* Aplica lo leído
- A) Cita del fragmento sobre el amor a uno mismo y la escucha del cuerpo el pasaje que va desde "Así, nuestro cuerpo" hasta "uno de nosotros.", ambos incluidos.
- B) Escribe la continuación del fragmento sobre el amor a uno mismo y la escucha del cuerpo a partir de su última oración.

====== Fragmento

No se trata hoy de fanatismos, ni de discusiones, ni de falsas antinomias. No se trata de ver quién grita más fuerte o tiene el arma más potente. No se trata de tener razón. Se trata de empezar por amar.
Esto es, empezar por nosotros mismos, como la caridad, que bien entendida empieza por casa. Sin justificaciones, ni ideales enemigos de lo posible. Estamos ante la maravillosa posibilidad de ser protagonistas de la vida verdadera y quizá la primera señal a tener en cuenta sea la que nos da nuestro propio cuerpo. Referente preciso y único de nosotros mismos. Nuestro cuerpo sabe del ser natural. Del que late sin más, con una vida que sólo puja por vivir. Nuestro cuerpo habla y estamos empecinados en obviarlo. Y nuestro cuerpo es la voz del alma sin voz.
Así, nuestro cuerpo está mutando junto al cuerpo social de la humanidad y la única posibilidad que tenemos de no ir a contramarcha es la de permitirnos escucharlo. Claro que para esto, tenemos que amarnos a nosotros mismos, y el del amor sigue siendo un ejercicio para el que no hemos sido educados. Tenemos que entrenarnos diariamente en esta materia, empezando por nuestra casa.
Nuestro pulso –el tuyo, el mío, el del otro– es la base del ritmo, que es la base de la música. Nuestro pulso, nuestros latidos, son la base del pulso universal. Cada uno de nosotros es una caja de resonancia y la música es el lenguaje de los corazones. Una orquesta universal está esperando por cada uno de nosotros.

============
====== Datos proporcionados

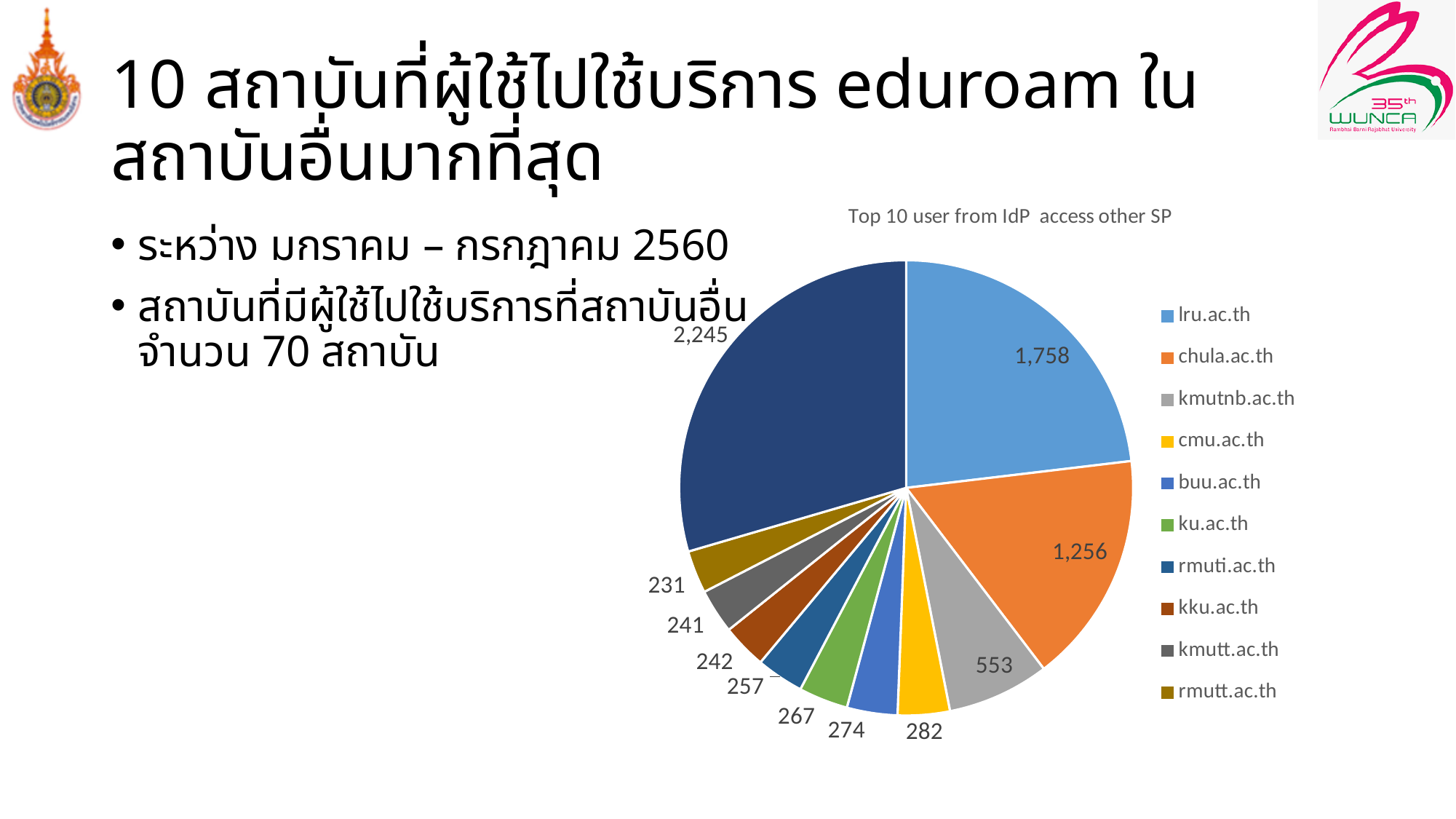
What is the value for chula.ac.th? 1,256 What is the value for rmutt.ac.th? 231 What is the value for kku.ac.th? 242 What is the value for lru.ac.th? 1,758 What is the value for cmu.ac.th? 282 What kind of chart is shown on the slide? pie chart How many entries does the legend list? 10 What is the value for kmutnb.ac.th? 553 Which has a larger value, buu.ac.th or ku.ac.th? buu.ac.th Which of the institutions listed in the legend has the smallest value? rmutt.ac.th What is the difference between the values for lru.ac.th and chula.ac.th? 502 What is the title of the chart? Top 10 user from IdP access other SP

============

* Resultados obtenidos
- A)
Así, nuestro cuerpo está mutando junto al cuerpo social de la humanidad y la única posibilidad que tenemos de no ir a contramarcha es la de permitirnos escucharlo. Claro que para esto, tenemos que amarnos a nosotros mismos, y el del amor sigue siendo un ejercicio para el que no hemos sido educados. Tenemos que entrenarnos diariamente en esta materia, empezando por nuestra casa.
Nuestro pulso –el tuyo, el mío, el del otro– es la base del ritmo, que es la base de la música. Nuestro pulso, nuestros latidos, son la base del pulso universal. Cada uno de nosotros es una caja de resonancia y la música es el lenguaje de los corazones. Una orquesta universal está esperando por cada uno de nosotros.

- B)
La decisión de amar de cada uno está irreversiblemente entretejida con la de cada otro. Así, vamos sumando pulsos, no razones; música, no palabras vacías; sentimientos trascendentes y no ideologías o modas de turno. Así, una red invisible y solidaria dará señales ciertas para un ser humano que debe alumbrarse una vez más, consciente de que la luz no la pone él, pero con ella puede ver.
Seamos mejores músicos para una humanidad que necesita dignificar su existencia ante sí misma y ante todos los seres vivos de la tierra.
Ser protagonista de la vida que nos toca vivir hoy, es tomar la decisión de amar más, mucho más que estar a la búsqueda de las razones que nos inventa nuestra propia mente descolocada y sin sentidos o compramos en el supermercado de las razones de un mundo que lo único que pretende es vender más.
Integrar las partes de nuestro ser a partir del amor, es el gran desafío. Deshacer los miedos para avanzar y sostenerlo es la tarea diaria a la que estamos invitados permanentemente.
Quizá se trate de lo que no se declama. Las buenas orquestas solo se dedican a tocar. Lo nuestro, es amar y sin descanso. Porque el amor, el verdadero amor, no es un sentimiento, sino pura trascendencia.